Is there a time when checkerboarding is NOT desired? ABSOLUTELY YES! If you are editing an interview, for instance, and at an edit point there is no change in background ambiance or voice quality, then do not checkerboard. This is common with a quiet setting, and less common during exterior scenes, due to undulating traffic, airplanes, dogs, and the like. I generally recommend that if you are listening on a reasonably good playback system (full range speakers or headphones in a quiet room), then the rule of thumb is if an edit sounds perfect to you there is probably no reason to checkerboard it.
A common situation is when an on-camera sound is featured, and is then lowered to make way for an entering off-camera voice-over. Start the voice-over on another track, please, while extending the sound-to-be-lowered on the same track (if possible).
Following checkerboard rules can lead to a trap. You should not allow foreground and background sounds to cohabitate on the same tracks during a scene. It is particularly difficult to work with an interview that is checkerboarded onto two or three tracks if there is also some B-roll sound interspersed onto some of the same tracks “in the holes”.
Handles for Smoothness
As you can see, it is very helpful within a scene to put different quality sounds on different tracks in order to facilitate processing. If these two different-quality sounds are contiguous (no silence between them), checkerboarding is crucial. And if there is a small amount of overlap (one track starts playing before another stops), then it is even easier to connect the sounds during the mix in a smooth and pleasing manner. These overlaps or “handles” can be as short as a frame, if that is all that can be given without including unwanted material. Handles of 10 frames or more are better when possible. Handles can be created where none exists naturally by finding a short bit of identical ambiance elsewhere and cutting it onto the desired piece of audio. Don’t create artificial handles if it can’t be done perfectly! This technique requires both the edit and the ambiance match to be absolutely perfect, a difficult if not impossible chore without subframe editing resolution. I have too often gotten edits where this was attempted with ambiance that not only didn’t match, but probably came from an entirely different location. Let me repeat. Don’t create artificial handles if it can’t be done perfectly! This is a common mistake which takes as much time to undo as it does to fix. See the upcoming “Handles for Delivery” section for more pleasurable reading on this.

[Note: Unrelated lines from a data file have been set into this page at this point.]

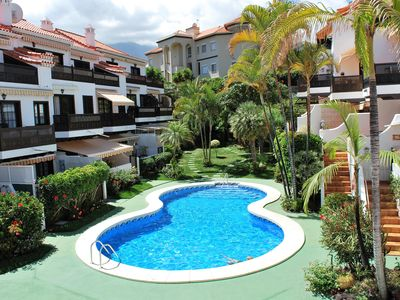 Photo for New Apartment with views, residential area, heated pool + wifi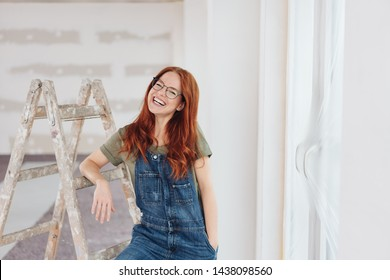 Cute grinning young DIY woman wearing glasses standing leaning on a ladder in an unpainted room in her new home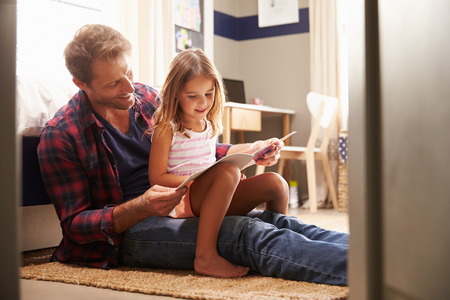 kids reading book: Father and young daughter reading together Stock Photo
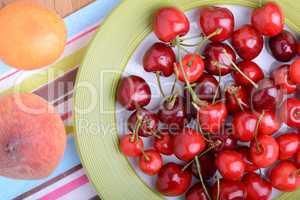 mandarin, peach and cherry fresh fruits and berries, summer health food, top view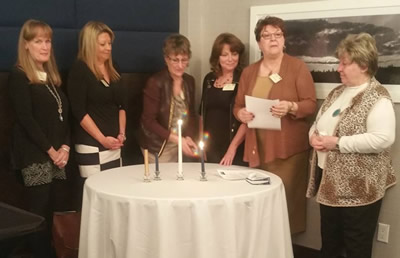 Barbara Hall leading the candle lighting ceremony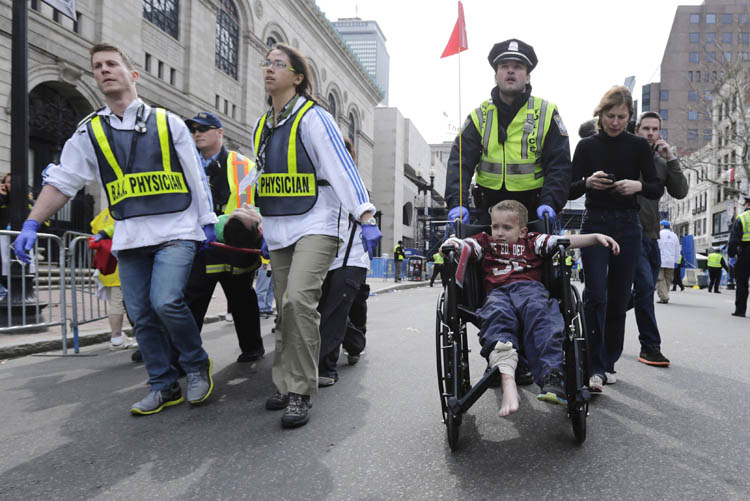 A Boston police officer wheels in injured boy down Boylston Street as medical workers carry an injured runner following an explosion during the 2013 Boston Marathon in Boston, Monday, April 15, 2013. Two explosions shattered the euphoria at the marathon's finish line on Monday, sending authorities out on the course to carry off the injured while the stragglers were rerouted away from the smoking site of the blasts. (Charles Krupa / The Associated Press)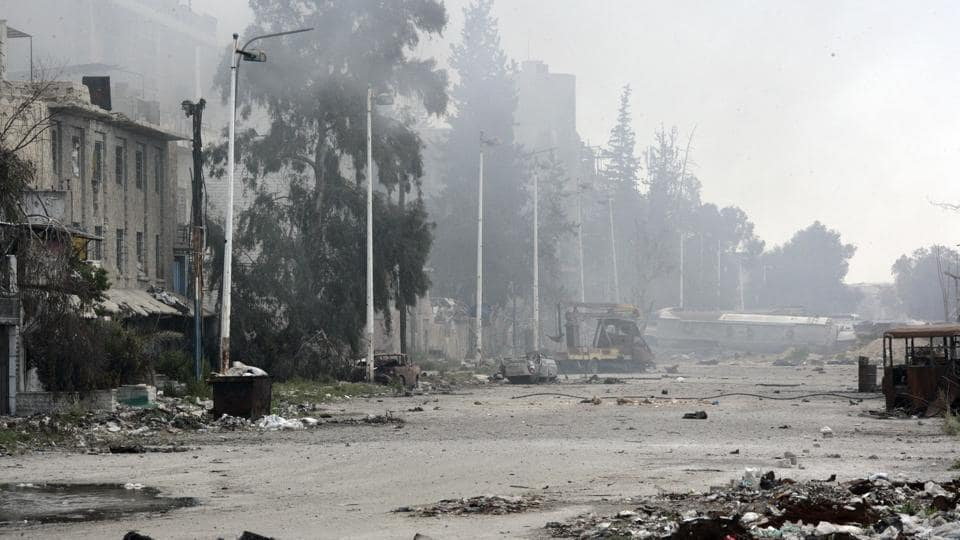 In this photo released by the Syrian official news agency SANA, damaged and blocked street where clashes erupted between the Syrian government forces and rebels, near the Abbassiyin square, east Damascus, Syria, Monday March 20, 2017.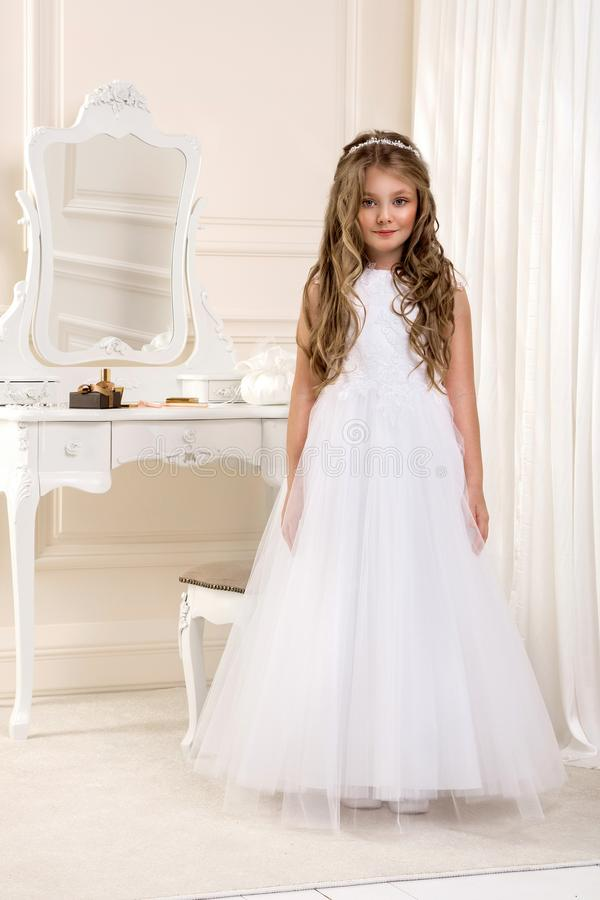 Retrato da menina bonito no vestido e na grinalda brancos na primeira porta da igreja do fundo do comunhão santamente fotografia de stock royalty free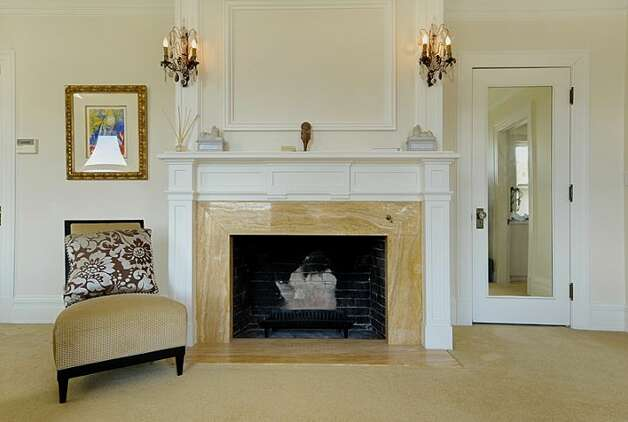 Master bedroom fireplace of 1117 Boylston Ave E. The 9,020-square-foot house, built in 1910, has six bedrooms and 6.5 bathrooms, including a nanny's quarters, a wood-paneled library with a fireplace and a sunroom with French doors leading to a huge deck looking down on Lake Union. The property is about an acre, with a fountain, gazebo, tennis court and three-car garage. It's listed for $3.199 million. Photo: Jason Mercio/Mercio Photography, Courtesy Nancy Williams/Windermere Real Estate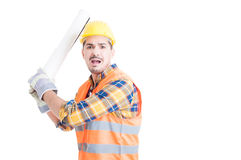 Aggressive engineer concept with furious young male fighting and. Aggressive engineer and violence concept with furious young male fighting with blueprints and Royalty Free Stock Images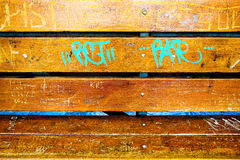 Bench. The wooden bench with the ligth-blue graffity Royalty Free Stock Photo
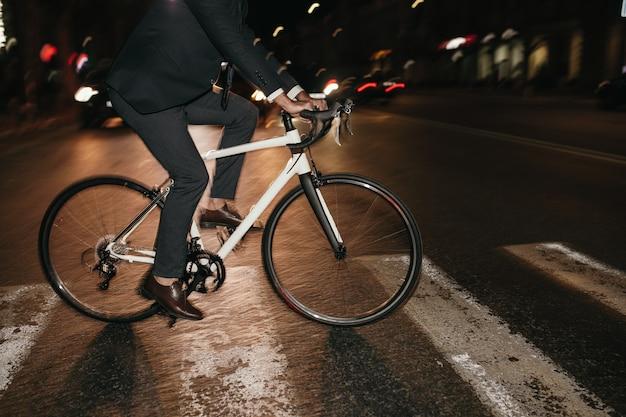 Stylowy rowerzysta przejazd przez ulicę w mieście w nocy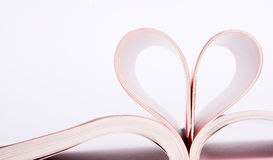 Book pages folded into a heart shape Royalty Free Stock Image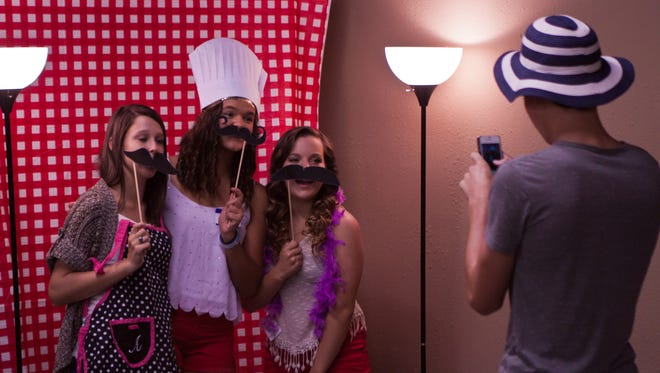 Raegan Fesmire poses with some friends in the 'selfie booth' at her going-away party. She will be spending a year in Italy as a foreign exchange student.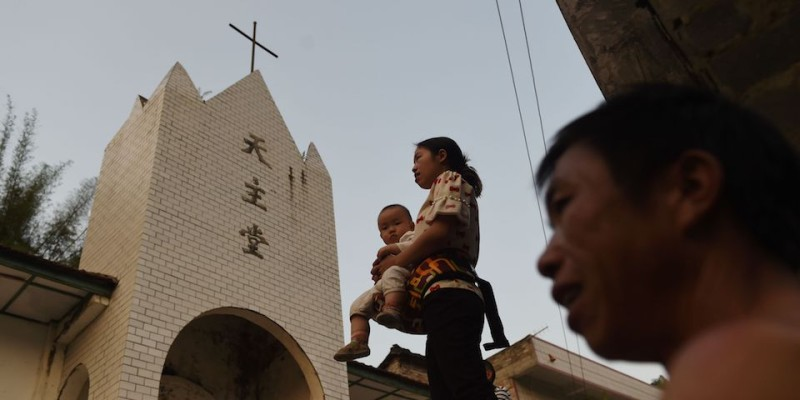 This photo taken on May 11, 2016 shows villagers outside the Catholic church in Changjing, in China's southern Guangxi region. The finishing touches are being put to a new museum in Dingan, the village where French missionary Auguste Chapdelaine died in 1856 and just a few kilometres from Changjing where he lived, celebrating the patriotism of his execution and condemning the spiritual opium of religion. / AFP / GREG BAKER / TO GO WITH China-culture-religion-Roman-Catholic-politics,FEATURE by Benjamin Carlson        (Photo credit should read GREG BAKER/AFP/Getty Images)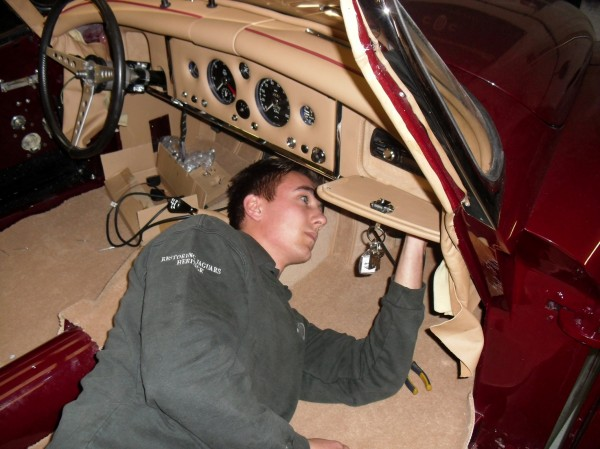 Electrical apprentice Tom Smallman (21) from Bridgnorth, Shropshire, who works for classic car restorers Classic Motor Cars Ltd, fitting some crossover for the audio speakers in a Jaguar XK150 roadster.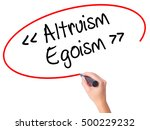 Small photo of Women Hand writing Altruism - Egoism with black marker on visual screen. Isolated on white. Business, technology, internet concept. Stock Photo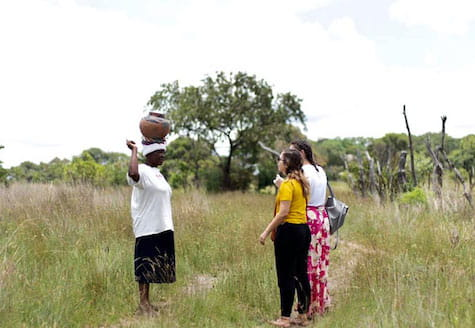 Two girls being taught to carry a bucket of water on their heads by a local African lady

Grouping of Tracks and Track Layouts
The tracks themselves may be conceptually grouped together for additional efficiency and organizational clarity. An editor can generally create intelligent groups of tracks which apply to individual scenes or the entire show. For editing, I define four main sound groups, which usually apply to entire programs. They are:
1. Voice over, ADR, and other clean studio voice recordings.
2. Natural or “sync” sound, i.e. on-set dialog and interviews.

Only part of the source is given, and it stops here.